Richard Lewis, MD, checks on patient Girish Mody of South Africa at the new Advanced Health Sciences Pavilion on Tuesday, the day the Pavilion opened to patients.

The Advanced Health Sciences Pavilion opened to its first patients on Tuesday, and the 11-story, state-of-the-art facility didn't fail to impress.

Neurology patient Girish Mody summed up his initial impression of the AHSP as "wow."

Clinical staff members prepare for patients in the Pavilion.

Hector Villanueva (left) registers patient Gail Dunbar.

"What my wife and I found most impressive was the help we received navigating the building, from security at parking to the receptionist on the Plaza Level," said Mody, who flew in from South Africa for a consult with Richard Lewis, MD, director of the Electromyography Lab in the Department of Neurology. "Everyone was very personable, well informed and pleasant."

Gail Dunbar, a patient from Bakersfield, said she was impressed with the building's warm, friendly environment and with the amenities and services offered. Dunbar drove in for two procedures, including an echocardiogram.

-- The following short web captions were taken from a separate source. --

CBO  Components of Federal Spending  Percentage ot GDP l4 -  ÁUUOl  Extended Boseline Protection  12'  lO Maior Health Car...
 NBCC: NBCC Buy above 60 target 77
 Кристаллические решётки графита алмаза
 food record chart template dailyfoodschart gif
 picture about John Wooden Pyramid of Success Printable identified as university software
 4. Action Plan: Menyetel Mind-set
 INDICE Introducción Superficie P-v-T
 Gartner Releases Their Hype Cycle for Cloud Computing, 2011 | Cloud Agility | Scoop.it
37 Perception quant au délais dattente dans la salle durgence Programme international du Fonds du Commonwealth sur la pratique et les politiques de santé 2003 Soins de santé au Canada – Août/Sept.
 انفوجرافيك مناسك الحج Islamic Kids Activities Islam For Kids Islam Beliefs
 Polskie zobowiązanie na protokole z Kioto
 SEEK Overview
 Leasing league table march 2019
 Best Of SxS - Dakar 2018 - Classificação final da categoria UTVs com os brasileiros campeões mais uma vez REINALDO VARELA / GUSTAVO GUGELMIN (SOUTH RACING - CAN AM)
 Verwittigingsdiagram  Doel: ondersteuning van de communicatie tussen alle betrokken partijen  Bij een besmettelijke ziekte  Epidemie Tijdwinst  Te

"I thought the registration process went smoothly," she said while sitting with her husband in the waiting area for the Anesthesia Pre-Procedure Evaluation Center (APEC).

The Pavilion, which was licensed by the California Department of Public Health last week, is designed with a patient-centered focus to help make patient visits as easy and comfortable as possible. It can accommodate an estimated 1,900 patients, visitors and staff per day. In addition, its shared spaces and open lab concepts are designed to bring clinicians and researchers together to promote collaboration and advance the development of major medical breakthroughs.

Patrick Lyden, MD, chair of the Department of Neurology, said that because the building is so large, it can seem overwhelming at first glance. However, he said, things seem to be going well.

"When you think about how complex this building is, and how complicated scheduling is, it's amazing we're at this stage that we are in this building. We're ahead of schedule," Lyden said. "I always feel like it's a privilege to come to work at Cedars-Sinai, but to come to work in this facility, it's humbling to the 10th power."

The Pavilion contains 440,000 square feet of program space, as well as 380,000 square feet of parking space on five levels. It also features the 50,000-square-foot, state-of-the-art Sue and Bill Gross Surgery and Procedure Center on the fifth level, which serves as the new home for outpatient and a.m.-admit orthopedics patients. The first procedures were performed June 21.